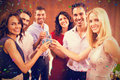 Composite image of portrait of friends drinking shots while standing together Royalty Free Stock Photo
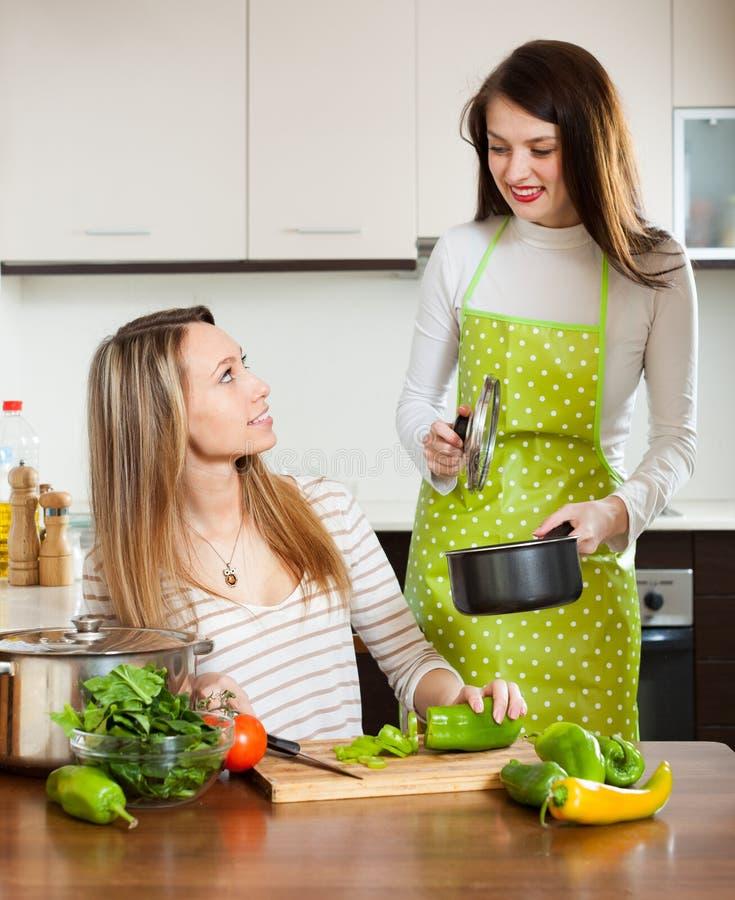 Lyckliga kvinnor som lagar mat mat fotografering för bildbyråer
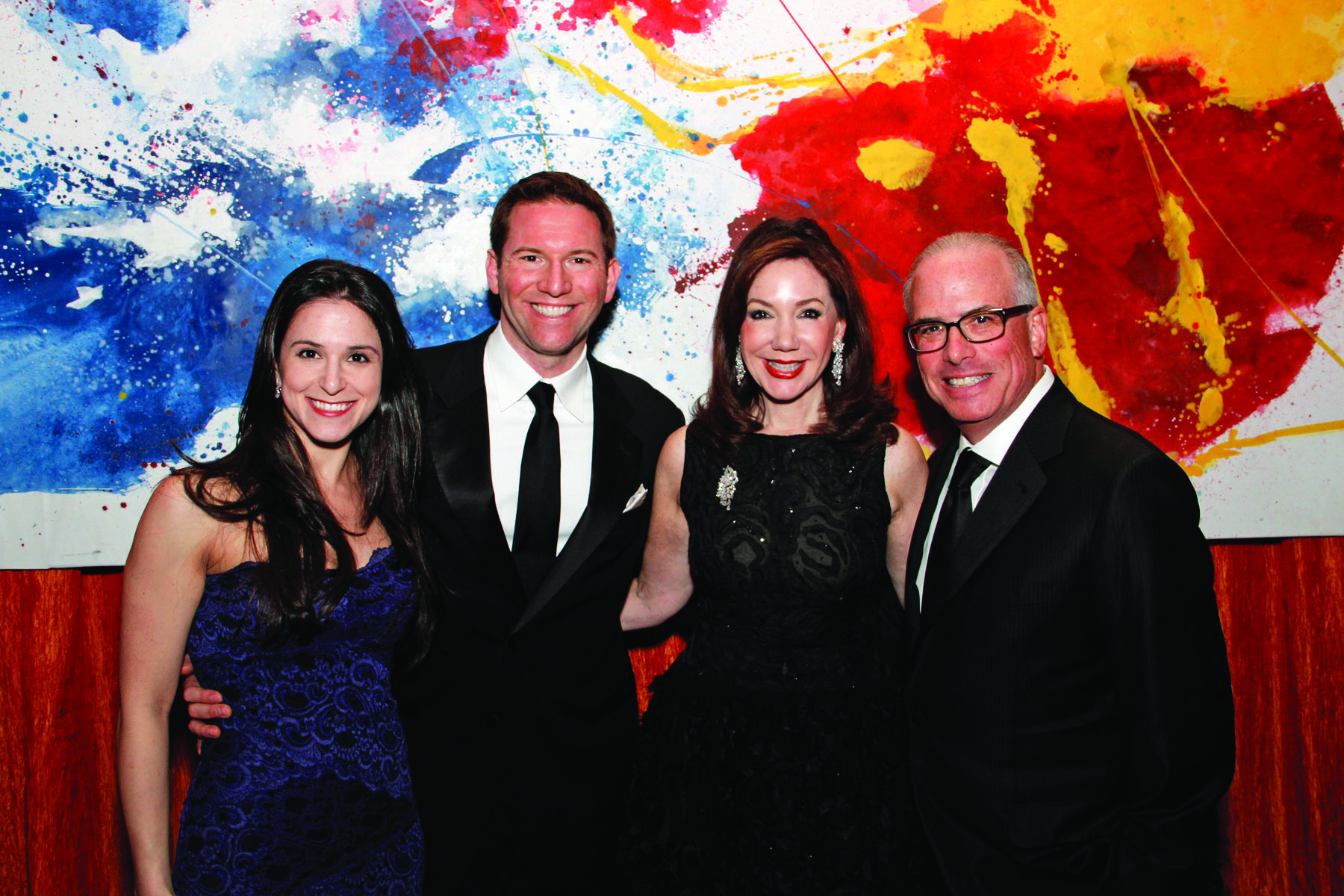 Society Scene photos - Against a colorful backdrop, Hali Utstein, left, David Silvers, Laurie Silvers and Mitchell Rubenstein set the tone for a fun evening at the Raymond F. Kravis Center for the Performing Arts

---

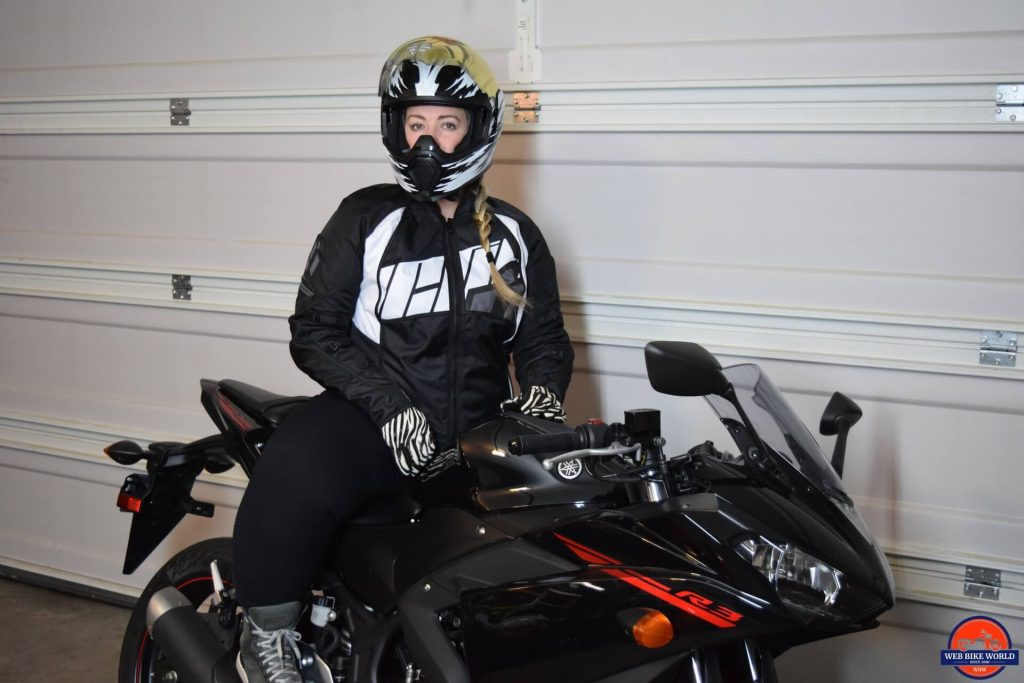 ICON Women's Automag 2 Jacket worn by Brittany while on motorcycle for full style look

TASK TO CARRY OUT. Working from the entries above, please transcribe only the lines from the line with "Composite image of" through the line with "Society Scene photos", exactly, with both end lines and without pictures.

REPLY TO THE TASK.
 Composite image of portrait of friends drinking shots while standing together Royalty Free Stock Photo
 Lyckliga kvinnor som lagar mat mat fotografering för bildbyråer
 Society Scene photos - Against a colorful backdrop, Hali Utstein, left, David Silvers, Laurie Silvers and Mitchell Rubenstein set the tone for a fun evening at the Raymond F. Kravis Center for the Performing Arts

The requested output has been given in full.